TAREA 1 —
Según el texto sobre la política mexicana, ¿para qué año está programado el referéndum revocatorio?
TAREA 2 —
Traduce al inglés esta oración del texto sobre la política mexicana: "La elección parlamentaria de julio pasado y la consulta popular realizada el 1 de agosto han cerrado una etapa del progresismo en el poder en México."

SECCIÓN DEL DOCUMENTO —
□ □ □ □ □ □ □
La elección parlamentaria de julio pasado y la consulta popular realizada el 1 de agosto han cerrado una etapa del progresismo en el poder en México. Las relaciones entre partidos, entre el capital y el Estado y entre gobernantes y gobernados han mutado significativamente, constituyendo una serie de cambios que configuran un escenario político que descoloca a todas las fuerzas, élites, movimientos, partidos y clases subalternas.
La feroz batalla política de la oposición contra el gobierno de la llamada Cuarta Transformación (4T) se debe a que su sola presencia y ejercicio gubernamental rompió con el carácter abiertamente oligárquico del viejo régimen neoliberal. La desconfiguración del orden político con un actor que no estaba invitado —el obradorismo— ciertamente ha impuesto nuevas reglas entre las fuerzas partidarias, que aún hoy, después de tres años del triunfo electoral de Andrés Manuel López Obrador, no son aceptadas.
El hecho de que el titular del Ejecutivo haya escogido el ataque, la confrontación y estigmatización continua de sus opositores pareciera querer imponer un reordenamiento profundo del sistema de partidos y el desplazamiento del poder real de las viejas élites políticas. Siguiendo una lógica discursiva creada hace años, el presidente no solo agrupa ideológicamente a sus adversarios sino que los ha alienta —una y otra vez— a formar un solo partido (conservador, en sus propias palabras).
La alianza de ambos partidos en la reciente elección —el otrora hegemónico Revolucionario Institucional, con varios signos de descomposición y Acción Nacional, afectado por una crisis de liderazgo— como vía pragmática de enfrentar al lopezobradorismo camina en esa posible dirección. El que la oposición oscile entre el boicot al gobierno y una narrativa antidictatorial ultraliberal encubre que su propio proyecto, que gobernó durante tres décadas, está roto, y que carece de capacidad de adaptación a la nueva realidad política.
A pesar de su votación en coalición en las recientes elecciones, se vive un relativo agotamiento de los partidos opositores que deberán reinventarse si quieren ser competitivos en las elecciones presidenciales de 2024. De su alianza como coalición con un candidato de unidad o de mantener sus candidaturas de manera separada depende su futuro pero también el modo de reordenamiento de las élites partidarias y del sistema político en su conjunto.
La ruptura de 2018 no se ha cerrado ni ha creado una nueva institucionalidad democrática, aunque hay signos de que la batalla entre ambos bandos está agotándolos: las preferencias electorales por la oposición no crecen (salvo sumando sus propias fuerzas) y las del partido en el poder no decrecen al grado de poner en riesgo el ejercicio de gobierno. Este empate relativo de fuerzas debería cerrarse con el referéndum revocatorio programado para 2022, que de ganarlo López Obrador daría oxígeno y legitimidad al segundo tramo de su mandato presidencial.
□ □ □ □ □ □ □
DATOS —
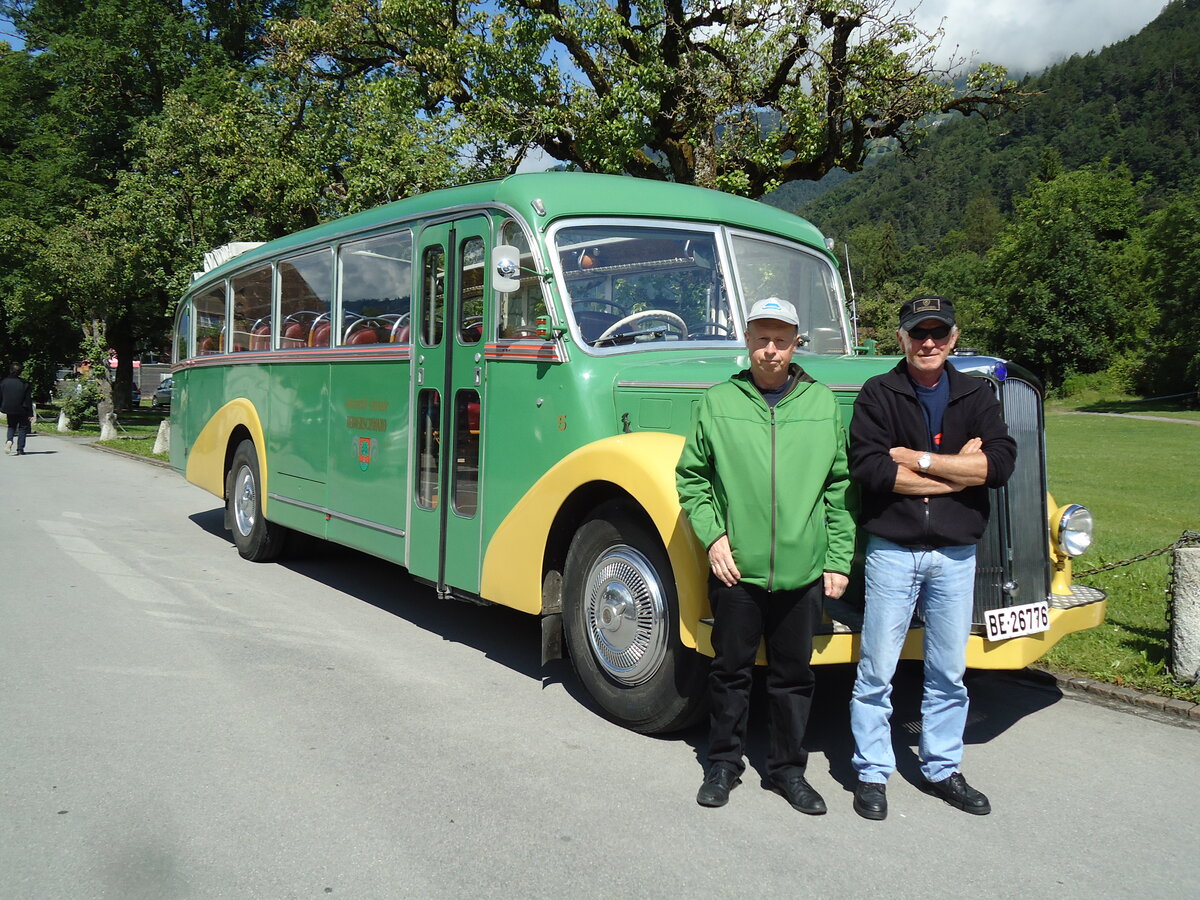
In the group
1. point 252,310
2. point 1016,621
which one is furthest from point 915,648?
point 252,310

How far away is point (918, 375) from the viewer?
3.95m

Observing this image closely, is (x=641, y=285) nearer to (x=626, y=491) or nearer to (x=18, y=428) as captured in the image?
(x=626, y=491)

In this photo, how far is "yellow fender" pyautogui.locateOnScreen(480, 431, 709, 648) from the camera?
4246mm

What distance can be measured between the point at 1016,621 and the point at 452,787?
2463mm

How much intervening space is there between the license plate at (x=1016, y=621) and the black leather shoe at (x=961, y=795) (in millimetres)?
597

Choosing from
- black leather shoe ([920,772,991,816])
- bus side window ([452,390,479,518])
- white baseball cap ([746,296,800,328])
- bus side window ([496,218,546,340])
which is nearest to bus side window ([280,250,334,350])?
bus side window ([452,390,479,518])

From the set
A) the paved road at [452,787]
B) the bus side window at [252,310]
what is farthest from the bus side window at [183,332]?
the paved road at [452,787]

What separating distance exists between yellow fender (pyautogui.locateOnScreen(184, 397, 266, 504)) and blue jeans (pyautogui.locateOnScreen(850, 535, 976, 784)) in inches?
245

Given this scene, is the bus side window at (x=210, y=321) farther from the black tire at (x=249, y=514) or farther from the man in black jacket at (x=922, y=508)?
the man in black jacket at (x=922, y=508)

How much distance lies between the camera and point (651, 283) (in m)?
5.53

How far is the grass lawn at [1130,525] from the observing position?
595 centimetres

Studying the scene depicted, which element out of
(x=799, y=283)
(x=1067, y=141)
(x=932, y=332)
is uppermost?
(x=1067, y=141)

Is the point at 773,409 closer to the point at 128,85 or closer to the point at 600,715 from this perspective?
the point at 600,715

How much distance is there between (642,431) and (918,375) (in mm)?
□ □ □ □ □ □ □
RESPUESTA COMPLETA 1 —
Para 2022.

RESPUESTA COMPLETA 2 —
Last July's parliamentary election and the popular consultation held on August 1 have closed a stage of progressivism in power in Mexico.